§ Exercise passage:

"""

You should KNOW 

1. That exponential functions are those of the form 
f(x) = a^x  where a > 0 (but not 1), that  the constant a 
is called the base   of the exponential function, that 
the domain of any exponential function is the whole 
line, the range is the set of positive reals.

2.  The meaning of, say, 2^3.564  or 2^sqrt(3) in terms of 
your previous knowledge of the meaning of 2^x when
x is a an ordinary fraction. 

3. What the graphs of exponential functions look like:
that such functions are increasing when a > 1 and 
decreasing when a < 1.  how the graphs of say,  3^x 
and 4^x  are related to each other, how the graph of 
a^x  is related to that of (1/a)^x , that exponential functions
are 1-1 and thus have inverses. 

4. The difference between, say,  2^x   and x^2 !!

5. That there is a special number, called e, which is 
approximately  2.718....  that has especially useful 
properties when used as the base of an exponential
function. 

6.  What compound interest is, what continuously
compounded interest is, and how an 
exponential function with base e can be used to 
give a formula to compute this interest.

You should be ABLE TO

 1. Evaluate, by hand in simple cases, and using 
your calculator in others, exponential function values.

2. Sketch graphs of exponential functions and those 
obtained from them by stretching and translating.

3. Solve simple equations involving exponential 
functions. 

4. Solve a variety of problems about exponential
growth and decay, including compound interest, 
population growth, radioactive decay. (This 
will be a continuing thread through the next few 
topics.)

"""

§ What this exercise asks:
1/ According to the exponential functions study guide, what is the range of every exponential function?
2/ Transcribe the exponential functions study guide between "You should KNOW" and "of positive reals.", inclusive.
3/ Recast the paragraph of the exponential functions study guide beginning "3. What the graphs of exponential functions" as a bulleted list that keeps its main facts.

Stored data entries:
"""

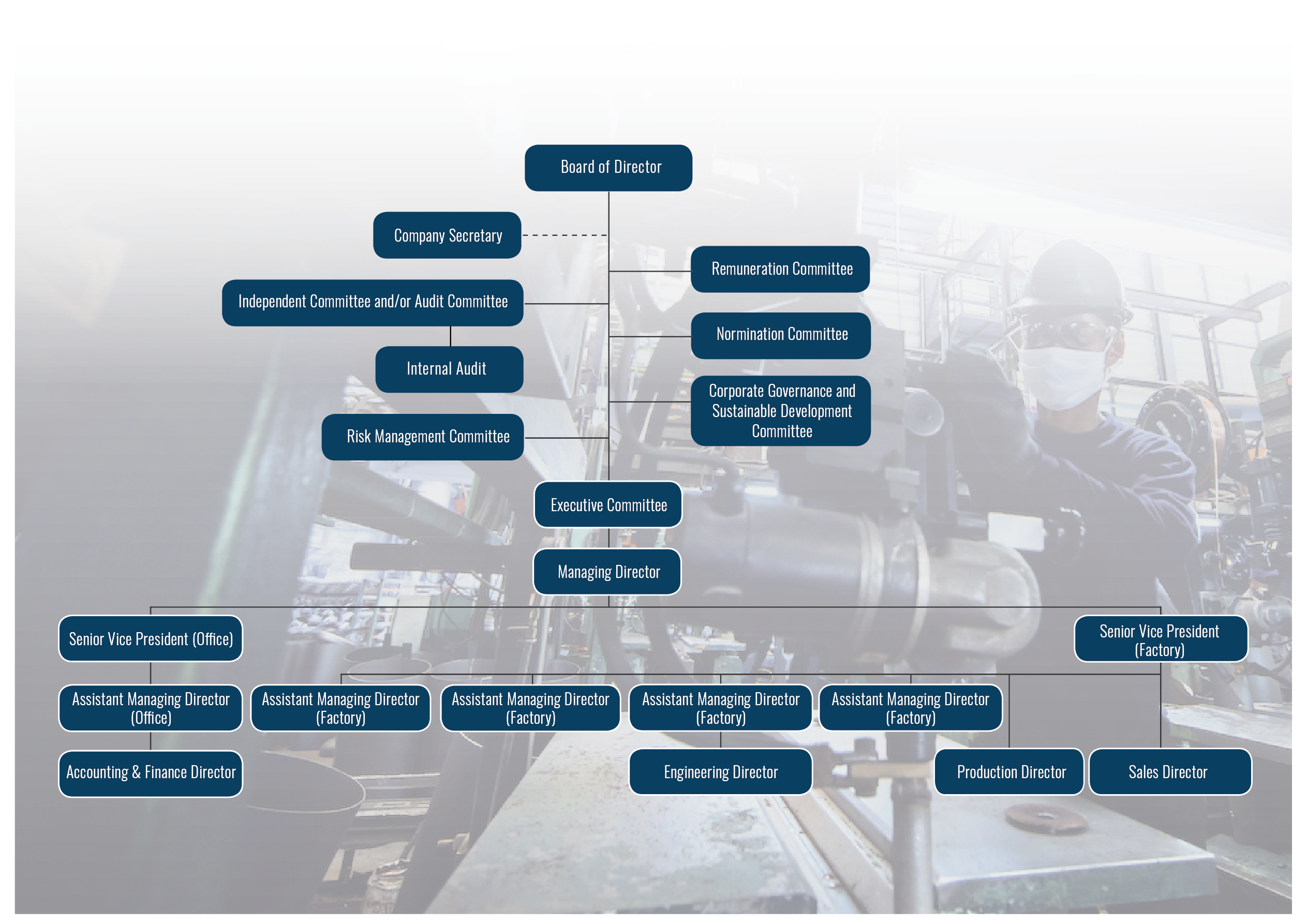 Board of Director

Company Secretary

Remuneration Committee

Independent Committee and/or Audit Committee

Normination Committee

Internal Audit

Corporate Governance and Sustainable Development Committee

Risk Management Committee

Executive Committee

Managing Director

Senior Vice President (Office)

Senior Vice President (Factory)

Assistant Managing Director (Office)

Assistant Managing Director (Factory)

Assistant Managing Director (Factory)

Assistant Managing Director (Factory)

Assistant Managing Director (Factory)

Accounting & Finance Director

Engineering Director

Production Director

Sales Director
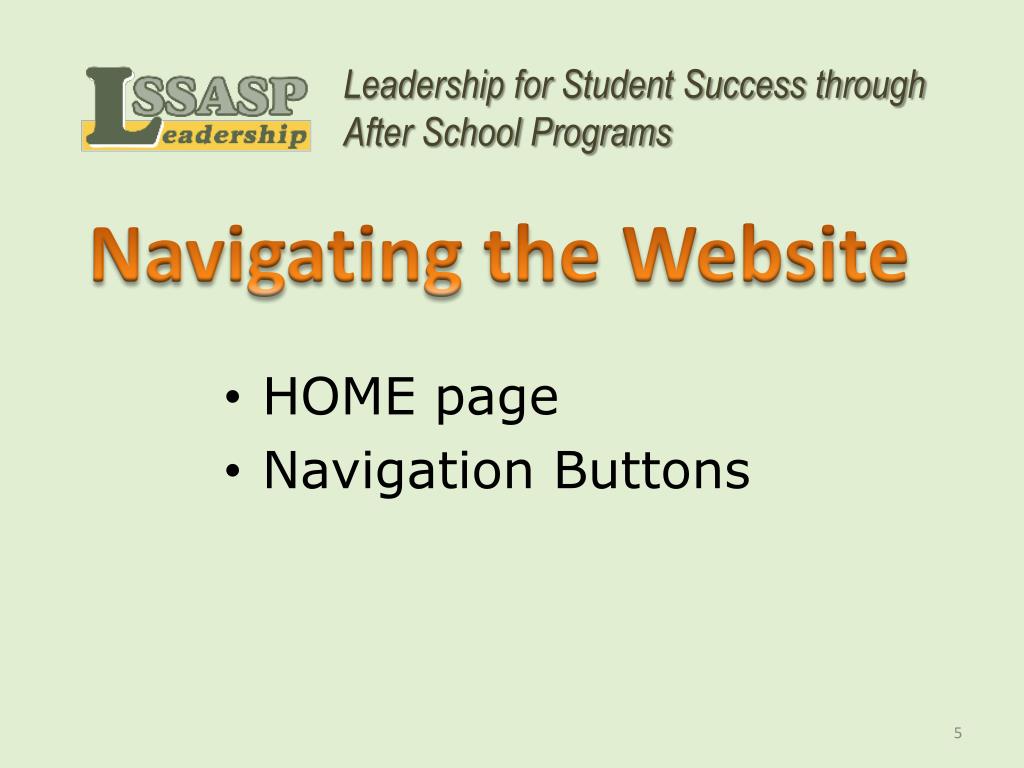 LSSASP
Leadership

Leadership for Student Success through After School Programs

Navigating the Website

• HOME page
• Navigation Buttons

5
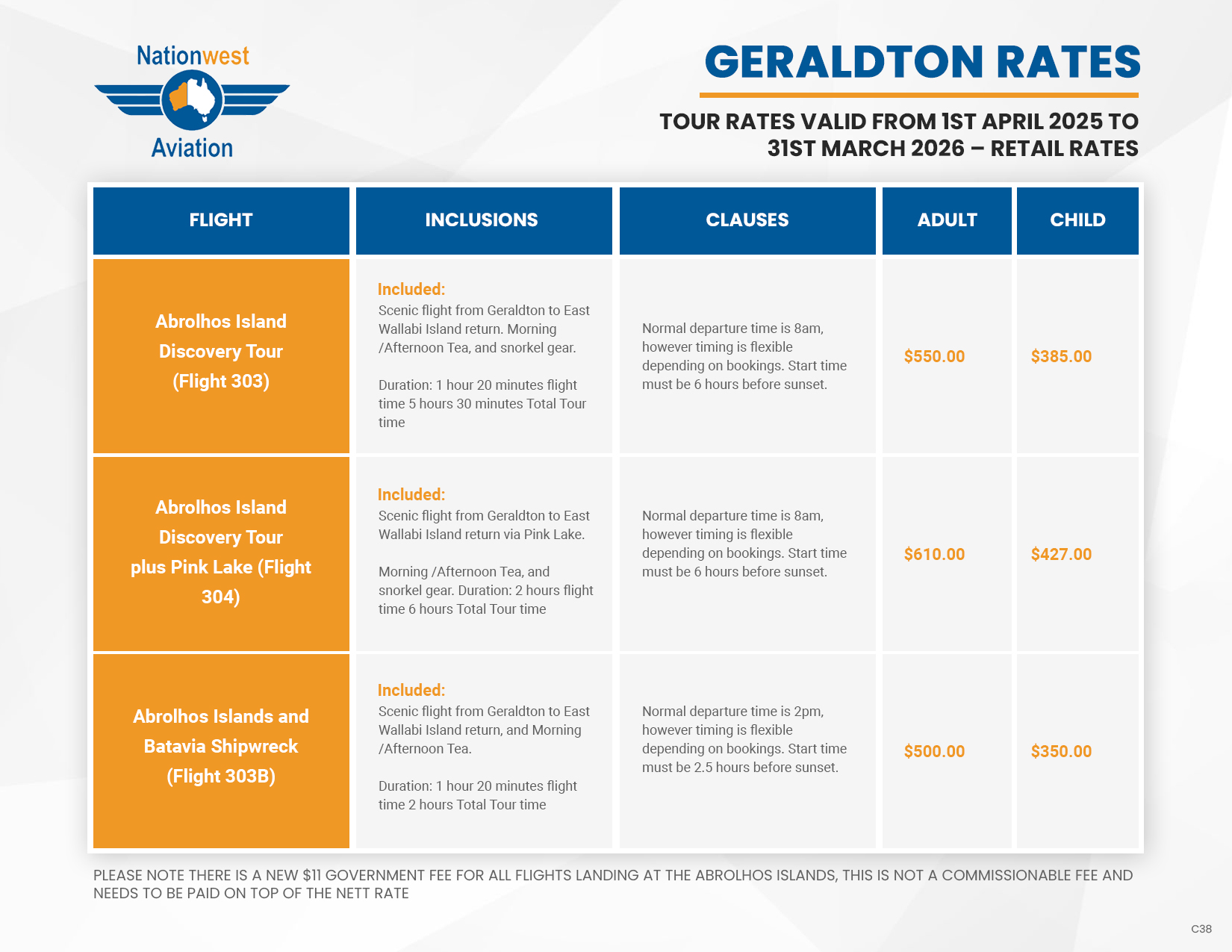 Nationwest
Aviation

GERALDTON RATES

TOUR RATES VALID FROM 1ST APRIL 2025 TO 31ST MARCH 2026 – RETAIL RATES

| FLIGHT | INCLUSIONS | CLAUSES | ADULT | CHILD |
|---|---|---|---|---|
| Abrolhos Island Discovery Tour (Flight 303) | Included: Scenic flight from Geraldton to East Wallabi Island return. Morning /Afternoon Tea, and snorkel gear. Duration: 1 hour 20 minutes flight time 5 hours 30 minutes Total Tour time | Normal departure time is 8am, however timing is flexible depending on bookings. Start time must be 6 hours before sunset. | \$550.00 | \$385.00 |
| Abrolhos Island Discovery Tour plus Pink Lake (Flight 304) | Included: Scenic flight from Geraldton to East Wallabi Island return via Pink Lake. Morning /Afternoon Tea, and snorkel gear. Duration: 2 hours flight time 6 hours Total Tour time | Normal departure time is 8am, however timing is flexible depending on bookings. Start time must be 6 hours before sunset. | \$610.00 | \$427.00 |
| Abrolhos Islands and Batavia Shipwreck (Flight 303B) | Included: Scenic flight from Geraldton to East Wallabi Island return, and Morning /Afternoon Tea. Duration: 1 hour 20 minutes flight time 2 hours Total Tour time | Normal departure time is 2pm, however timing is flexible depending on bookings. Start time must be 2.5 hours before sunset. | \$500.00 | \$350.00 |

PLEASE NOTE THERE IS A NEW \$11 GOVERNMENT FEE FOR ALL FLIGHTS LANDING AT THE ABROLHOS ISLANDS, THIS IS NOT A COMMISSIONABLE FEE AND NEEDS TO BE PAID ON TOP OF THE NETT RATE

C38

"""
"""

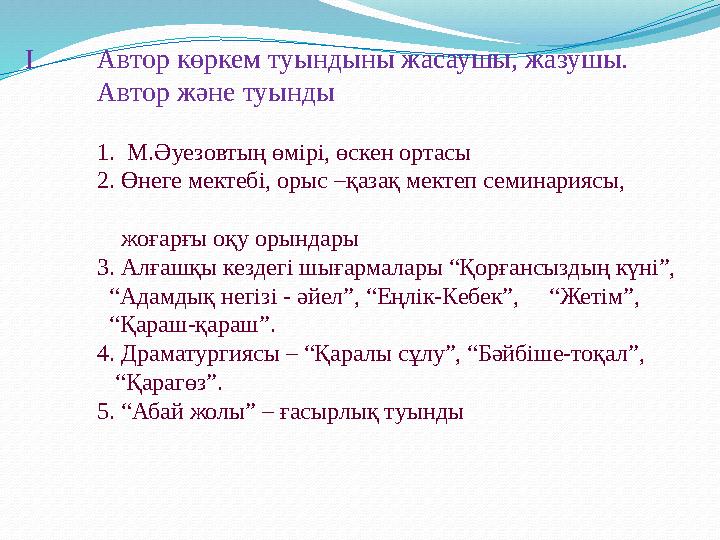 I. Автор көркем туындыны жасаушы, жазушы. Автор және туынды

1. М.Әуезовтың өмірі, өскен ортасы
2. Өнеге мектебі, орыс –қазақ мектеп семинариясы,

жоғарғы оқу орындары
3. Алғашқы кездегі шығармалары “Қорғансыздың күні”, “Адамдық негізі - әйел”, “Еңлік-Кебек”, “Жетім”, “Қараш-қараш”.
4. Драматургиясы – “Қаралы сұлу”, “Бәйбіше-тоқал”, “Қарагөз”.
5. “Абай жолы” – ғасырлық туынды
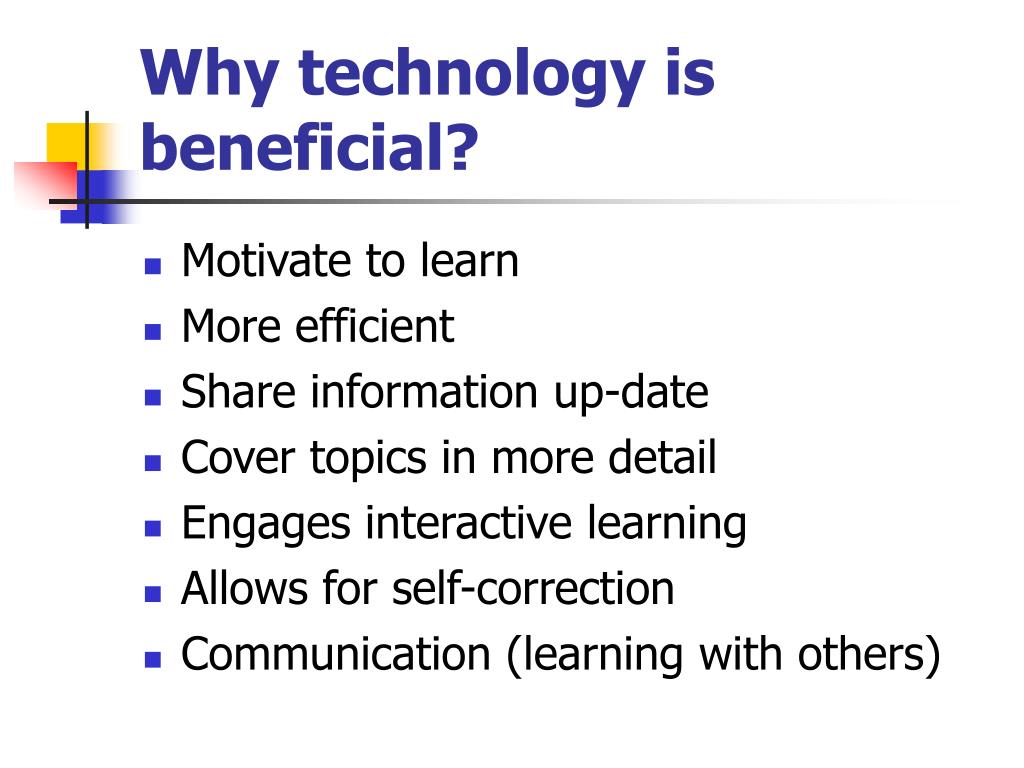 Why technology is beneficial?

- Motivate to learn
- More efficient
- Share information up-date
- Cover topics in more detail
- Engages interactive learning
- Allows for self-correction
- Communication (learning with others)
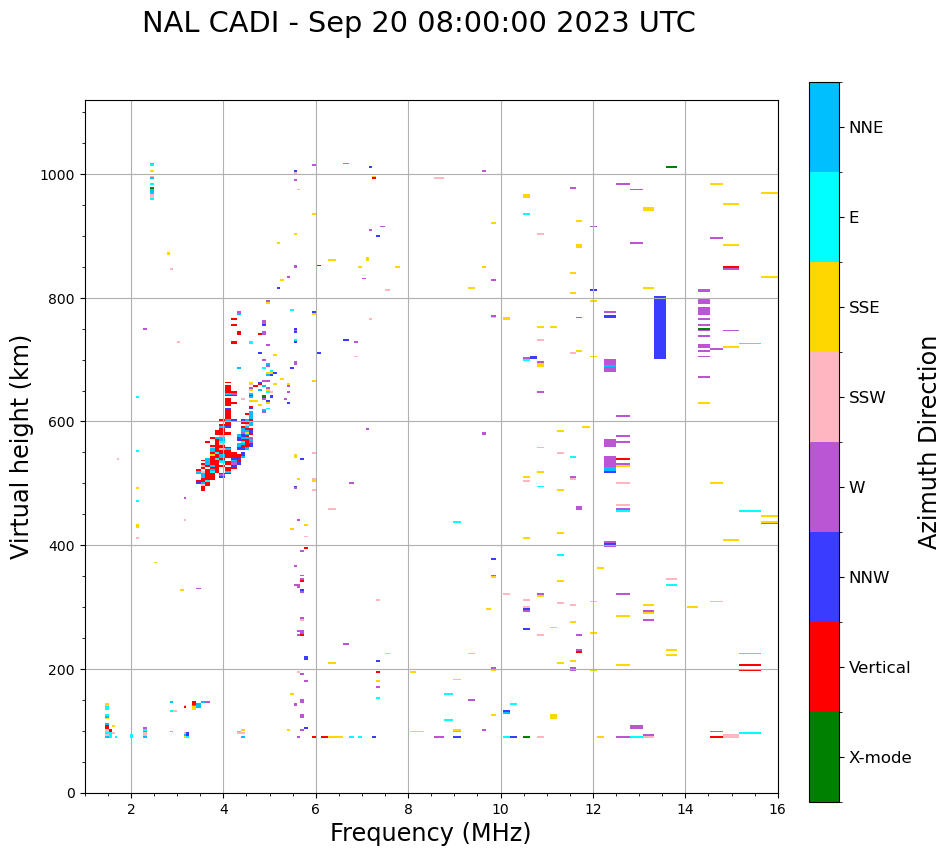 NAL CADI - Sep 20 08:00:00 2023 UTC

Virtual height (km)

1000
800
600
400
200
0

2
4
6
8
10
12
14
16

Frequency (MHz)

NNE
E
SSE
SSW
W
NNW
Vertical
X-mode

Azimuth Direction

"""

§ Task-by-task outputs:
1/ The set of positive reals.

2/
You should KNOW 

1. That exponential functions are those of the form 
f(x) = a^x  where a > 0 (but not 1), that  the constant a 
is called the base   of the exponential function, that 
the domain of any exponential function is the whole 
line, the range is the set of positive reals.

3/
- What the graphs of exponential functions look like
- That these functions increase when a > 1 and decrease when a < 1
- How the graphs of, for example, 3^x and 4^x relate to each other
- How the graph of a^x relates to that of (1/a)^x
- That exponential functions are 1-1 and therefore have inverses